Supplied entries:
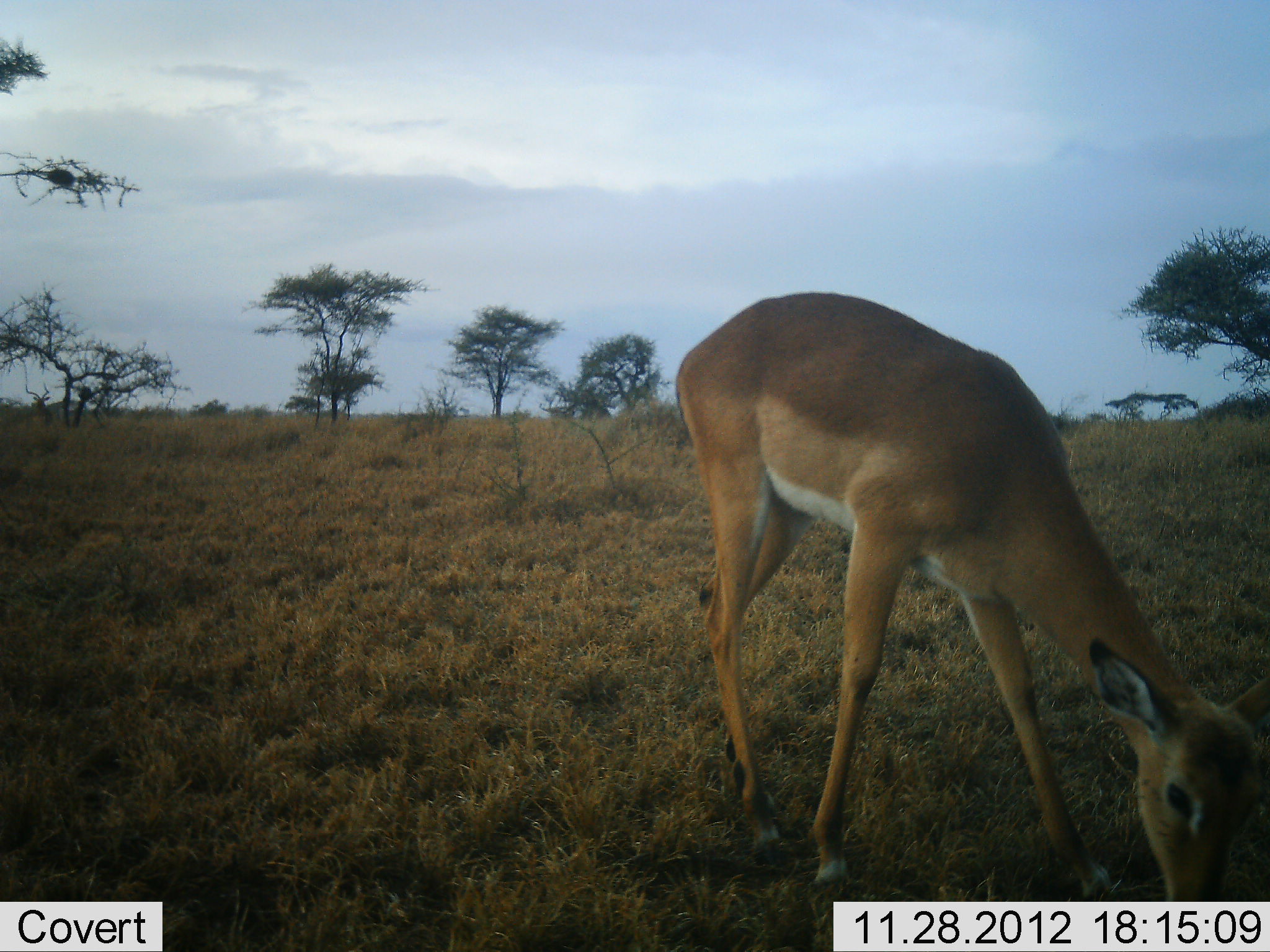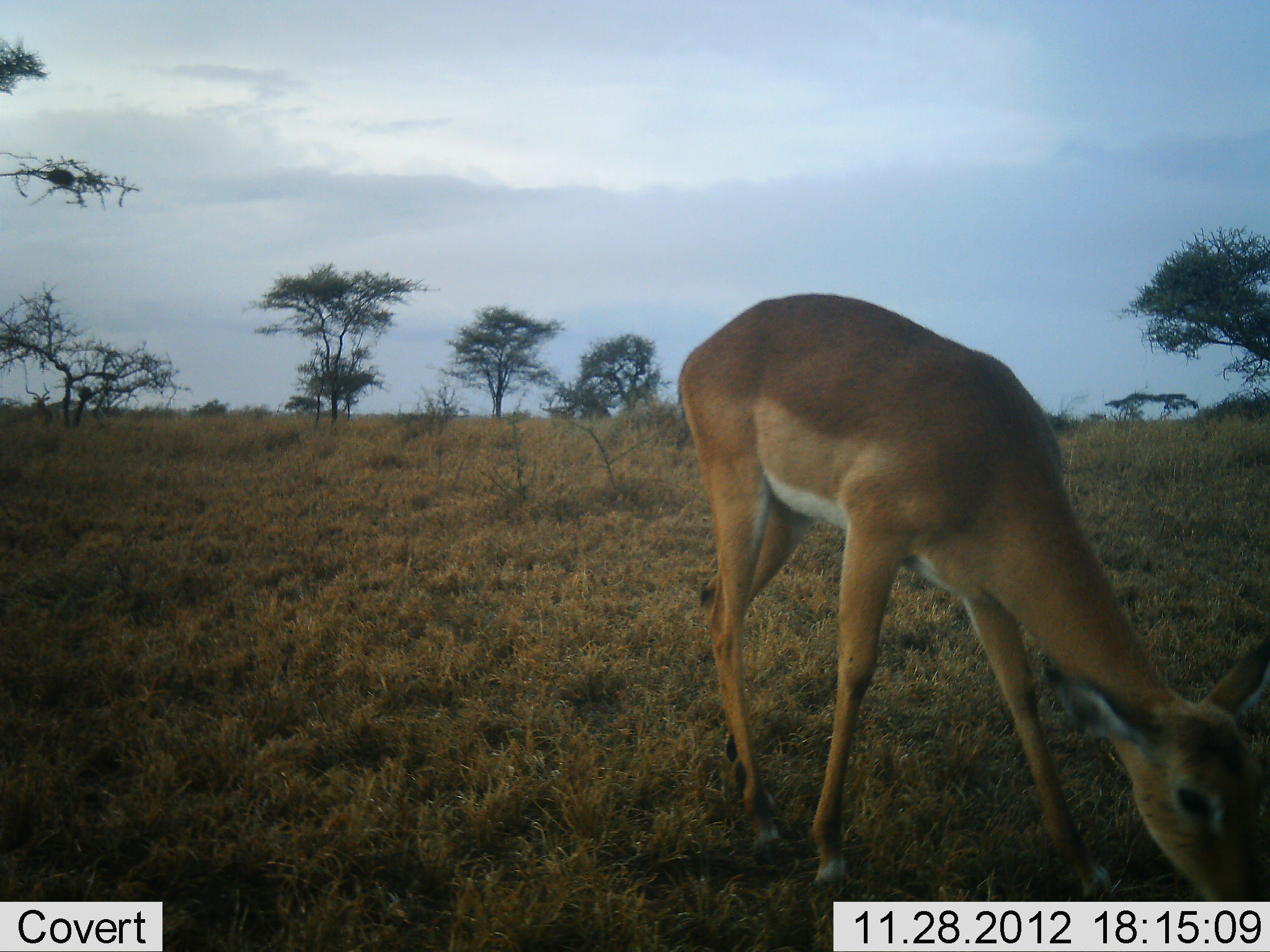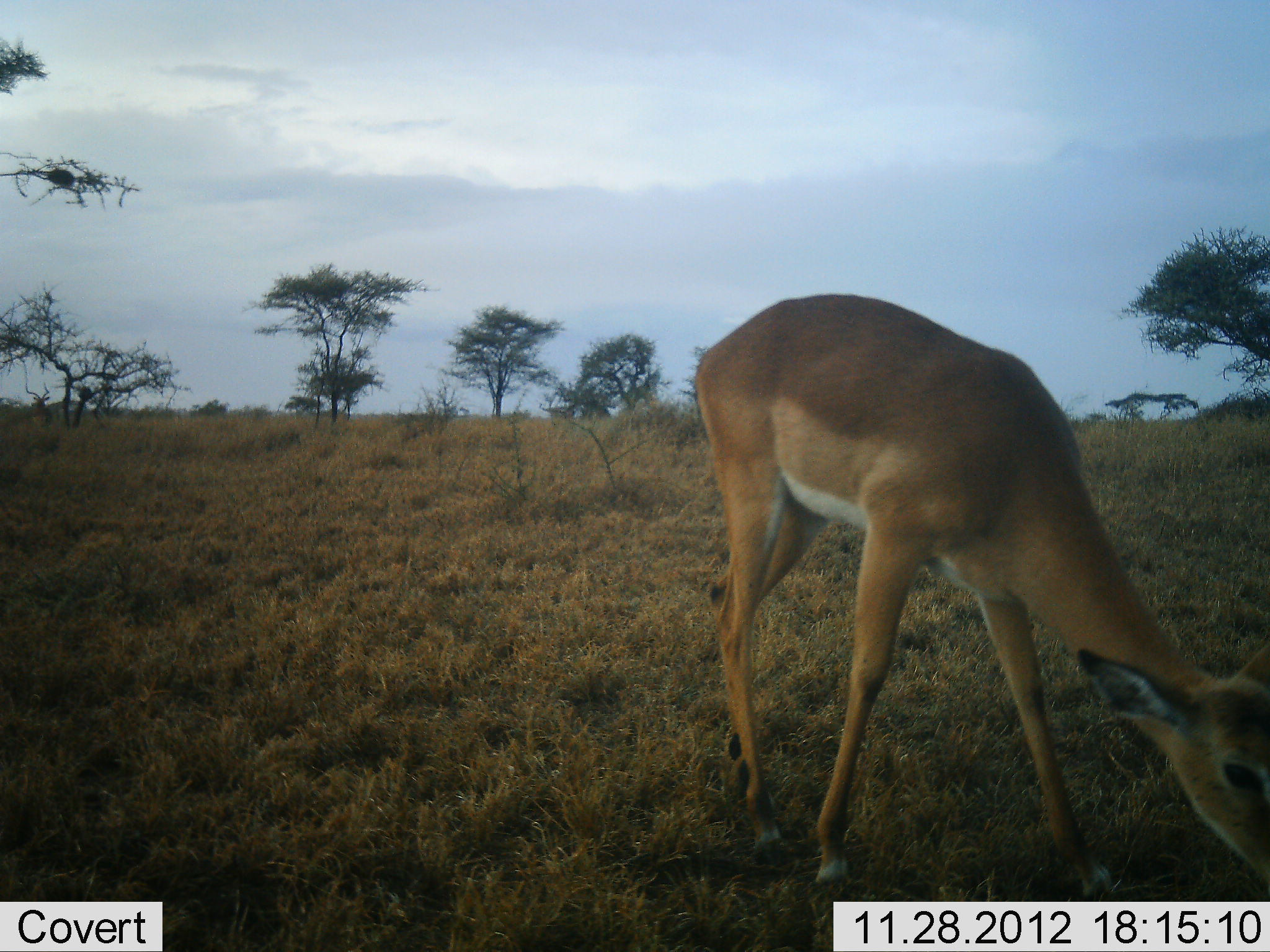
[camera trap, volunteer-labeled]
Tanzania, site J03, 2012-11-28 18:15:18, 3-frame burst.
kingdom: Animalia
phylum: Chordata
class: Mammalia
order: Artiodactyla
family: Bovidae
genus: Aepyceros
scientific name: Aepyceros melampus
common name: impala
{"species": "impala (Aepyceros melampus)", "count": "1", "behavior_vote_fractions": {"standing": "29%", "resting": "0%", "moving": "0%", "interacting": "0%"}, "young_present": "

What to produce: Provide an exact copy of the records, excluding every picture.

Answer space:
[camera trap, volunteer-labeled]
Tanzania, site J03, 2012-11-28 18:15:18, 3-frame burst.
kingdom: Animalia
phylum: Chordata
class: Mammalia
order: Artiodactyla
family: Bovidae
genus: Aepyceros
scientific name: Aepyceros melampus
common name: impala
{"species": "impala (Aepyceros melampus)", "count": "1", "behavior_vote_fractions": {"standing": "29%", "resting": "0%", "moving": "0%", "interacting": "0%"}, "young_present": "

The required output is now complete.